The foregoing needs are met by a vehicle electrical system for supplying a first load with a first direct current voltage and for supplying a second load with a second direct current voltage lower than the first direct current voltage. The vehicle electrical system includes a multiphase alternating current generator for generating a first alternating current voltage output and a second alternating current voltage output, a first rectifier unit for rectifying the first alternating current voltage output to be supplied to a first energy storage device and the first load, a second rectifier unit for rectifying the second alternating current voltage output to be supplied to a second energy storage device and the second load, and a controller electrically connected to the second rectifier unit for selectively enabling and disabling the second rectifier unit to allow or block current flow from the generator and to the second energy storage device and the second load.
The multiphase alternating current generator has star-connected armature windings with respective phase winding terminations and a common center connection point. The generator generates the first alternating current voltage output at the respective phase winding terminations and the second alternating current voltage output at the common center connection point wherein the average voltage of the first alternating current voltage output is greater than the average voltage of the second alternating current voltage output. The first rectifier unit is electrically connected between the respective phase winding terminations and the first energy storage device and the first load for full-wave rectifying the first alternating current voltage output to be supplied to the first energy storage device and the first load. The second rectifier unit is electrically connected in a circuit path between the common center connection point and the second energy storage device and the second load for rectifying the second alternating current voltage output to be supplied to the second energy storage device and the second load. The controller is electrically connected to the second rectifier unit, the second energy storage device and the common center connection point, and is operable to sense a voltage output level of the second alternating current voltage output and to selectively enable and disable the second rectifier unit to allow or block current flow through the circuit path between the common center connection point and the second energy storage device and the second load in response to the sensed voltage output level.
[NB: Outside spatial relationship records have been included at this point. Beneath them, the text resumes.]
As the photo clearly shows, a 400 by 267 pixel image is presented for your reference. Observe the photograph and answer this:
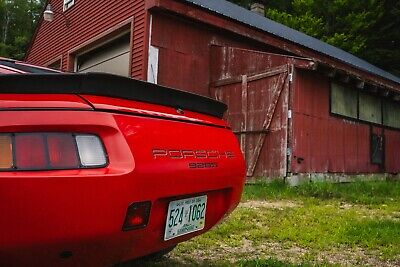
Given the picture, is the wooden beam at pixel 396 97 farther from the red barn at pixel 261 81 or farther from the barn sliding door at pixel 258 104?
the barn sliding door at pixel 258 104

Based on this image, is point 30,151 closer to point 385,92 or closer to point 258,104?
point 258,104

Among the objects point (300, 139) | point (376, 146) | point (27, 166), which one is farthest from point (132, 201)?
point (376, 146)

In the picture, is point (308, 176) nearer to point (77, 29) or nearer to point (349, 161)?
point (349, 161)

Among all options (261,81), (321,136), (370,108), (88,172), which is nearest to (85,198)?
(88,172)

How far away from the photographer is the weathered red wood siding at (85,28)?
10414mm

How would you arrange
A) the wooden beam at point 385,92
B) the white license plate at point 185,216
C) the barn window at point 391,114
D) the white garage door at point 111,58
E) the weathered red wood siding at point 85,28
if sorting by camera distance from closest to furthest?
the white license plate at point 185,216
the weathered red wood siding at point 85,28
the white garage door at point 111,58
the wooden beam at point 385,92
the barn window at point 391,114

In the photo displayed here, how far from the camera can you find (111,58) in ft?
39.8

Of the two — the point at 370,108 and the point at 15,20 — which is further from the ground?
the point at 15,20

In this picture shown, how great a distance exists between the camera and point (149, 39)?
32.9 ft

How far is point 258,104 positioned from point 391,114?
5.60m

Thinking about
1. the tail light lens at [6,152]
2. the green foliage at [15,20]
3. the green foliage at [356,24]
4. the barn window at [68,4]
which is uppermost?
the green foliage at [15,20]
It is therefore an advantage of the present invention to provide a vehicle electrical system that can provide a higher voltage from an alternator to a first group of power consumers in the vehicle and that can simultaneously provide a lower voltage from the alternator to a second group of power consumers in the vehicle.
It is another advantage of the present invention to provide a vehicle electrical system that can provide a higher voltage (such as 42 volts) from an alternator to power consumers in a vehicle and that can simultaneously provide a lower voltage from the alternator to a second group of power consumers such as traditional vehicle electrical components that cannot tolerate higher voltages.
It is still another advantage of the present invention to provide a vehicle electrical system that can use and control a higher voltage obtained from the phase terminations of the star-connected armature windings of a multi-phase generator and that can use and control a lower voltage obtained from a common center connection point of the star-connected armature windings of the multiphase generator.